Un assalto frontale alla proprietà immobiliare legittima, mascherato da giustizia sociale, eppure carico di pericolosi effetti distorsivi sul mercato e sulle garanzie individuali.
Pd, M5S e AVS hanno battezzato la loro proposta “Piano nazionale per la giustizia abitativa”. La proposta punta a intervenire sull’elevato numero di abitazioni vuote e inutilizzate, ritenute una delle cause dell’emergenza abitativa. Tra le misure principali vi sono un censimento dettagliato degli immobili sfitti, limiti agli affitti turistici e la possibilità di sanzioni pecuniarie per chi non affitta senza giustificato motivo. Nei casi più estremi, si parla anche di requisizione temporanea delle case vuote, ma solo per grandi proprietari con numerosi immobili inutilizzati. L’obiettivo dichiarato è ridurre la speculazione e favorire l’accesso alla casa come diritto sociale.

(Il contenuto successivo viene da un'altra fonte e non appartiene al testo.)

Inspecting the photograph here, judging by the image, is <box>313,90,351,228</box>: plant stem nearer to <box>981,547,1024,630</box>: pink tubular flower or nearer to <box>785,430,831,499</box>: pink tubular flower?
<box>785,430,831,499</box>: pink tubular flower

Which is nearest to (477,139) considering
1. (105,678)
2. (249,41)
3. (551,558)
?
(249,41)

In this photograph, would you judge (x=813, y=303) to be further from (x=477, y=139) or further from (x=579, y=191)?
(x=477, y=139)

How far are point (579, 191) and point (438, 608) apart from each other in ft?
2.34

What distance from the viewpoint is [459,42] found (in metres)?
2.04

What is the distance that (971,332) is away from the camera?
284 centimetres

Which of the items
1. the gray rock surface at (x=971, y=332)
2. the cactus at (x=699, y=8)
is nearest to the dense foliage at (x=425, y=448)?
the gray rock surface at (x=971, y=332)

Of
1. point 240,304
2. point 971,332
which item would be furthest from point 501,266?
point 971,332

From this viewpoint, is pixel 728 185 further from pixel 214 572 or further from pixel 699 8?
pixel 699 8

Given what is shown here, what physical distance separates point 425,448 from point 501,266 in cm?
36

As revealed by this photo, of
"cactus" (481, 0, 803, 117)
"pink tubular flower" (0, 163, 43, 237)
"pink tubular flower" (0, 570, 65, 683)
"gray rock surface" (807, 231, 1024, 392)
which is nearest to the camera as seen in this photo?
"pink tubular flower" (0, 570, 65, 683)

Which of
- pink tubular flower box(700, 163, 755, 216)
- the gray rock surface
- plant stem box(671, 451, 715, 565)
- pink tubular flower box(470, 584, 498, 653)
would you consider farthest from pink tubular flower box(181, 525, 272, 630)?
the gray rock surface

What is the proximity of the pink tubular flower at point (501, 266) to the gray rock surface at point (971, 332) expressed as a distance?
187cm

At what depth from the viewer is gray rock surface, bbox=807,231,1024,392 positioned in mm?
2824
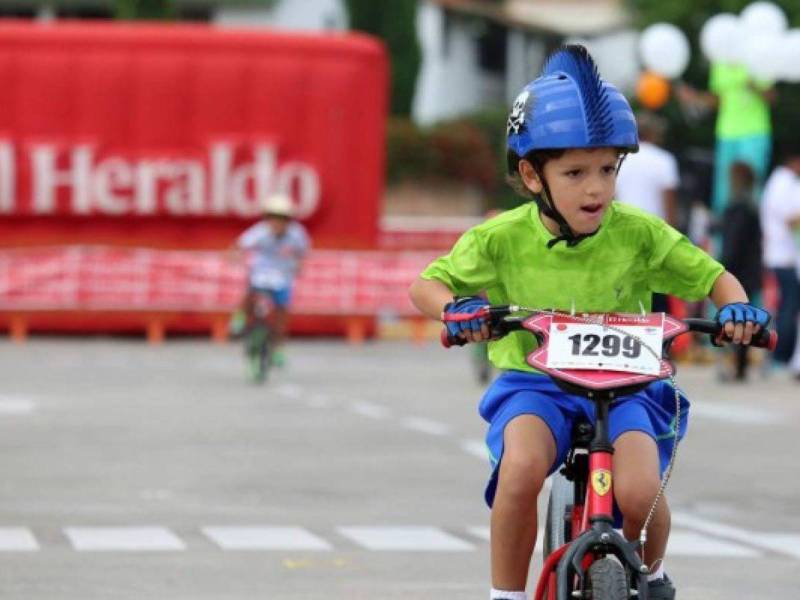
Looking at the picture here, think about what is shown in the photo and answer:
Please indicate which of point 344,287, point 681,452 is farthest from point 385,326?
point 681,452

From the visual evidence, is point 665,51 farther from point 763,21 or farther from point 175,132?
point 175,132

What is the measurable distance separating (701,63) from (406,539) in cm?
6267

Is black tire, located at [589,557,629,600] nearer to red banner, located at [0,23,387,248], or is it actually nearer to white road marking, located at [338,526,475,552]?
white road marking, located at [338,526,475,552]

Dietro la retorica della “giustizia abitativa,” alcuni osservatori vedono riaffiorare un modello di intervento statale che ricorda in qualche modo antiche visioni centraliste di gestione della proprietà privata, seppur in forme meno estreme. Dietro le parole di “giustizia abitativa” si celerebbe infatti la volontà di riattualizzare un modello sovietico e anacronistico di controllo statale sulla proprietà privata, una vecchia illusione “rossa” di esproprio e redistribuzione coatta.
Inaspettata è stata, infine, la doccia fredda arrivata dal Governo con l’introduzione nella Legge di Bilancio 2026 dell’aumento della tassazione sugli affitti brevi al 26% per le prime case. Una misura non in linea con l’immagine di destra liberale dell’esecutivo Meloni.
Colpire le locazioni brevi — cioè uno dei pochi strumenti rimasti a disposizione di famiglie, pensionati e piccoli proprietari per valorizzare un immobile — è una scelta che va ben oltre il semplice obiettivo fiscale. È una presa di posizione politica precisa, che sancisce l’idea che la proprietà privata, se produce reddito, debba essere limitata, tassata, incanalata secondo una logica collettivista. È, in fondo, un messaggio ideologico: “la casa non è un bene da mettere a reddito liberamente, ma un pezzo del sistema economico nazionale, su cui lo Stato ha voce in capitolo”.
In questo senso, la misura sembra figlia più della pressione populista che di un reale bisogno di riequilibrio fiscale. Una contraddizione plateale, che dimostra quanto sia diventato confuso il profilo della maggioranza: una destra che non difende la proprietà, ma la tassa; che non premia l’iniziativa privata, ma la ostacola.
Giorgia Meloni fa cassa alzando le tasse sui proprietari di casa, dopo averli illusi per anni che il mattone non si toccava.
— M5S Europa (@M5S_Europa) October 20, 2025
L’aumento al 26% della cedolare secca sugli affitti brevi è inaccettabile e grava anche sul settore turistico: ci sono tantissimi cittadini che affittano… pic.twitter.com/firZykaeRh
Il caso è ancora più inquietante perché non parliamo di speculatori immobiliari, ma spesso di piccoli risparmiatori che, in un Paese dove lo Stato non garantisce pensioni dignitose, hanno investito nel mattone per costruirsi una sicurezza.
E allora il sospetto è che questa tassa sia solo l’inizio di un processo più ampio: lo Stato che mette le mani sulle case degli italiani, trasformando ogni forma di reddito personale in una base imponibile da spremere.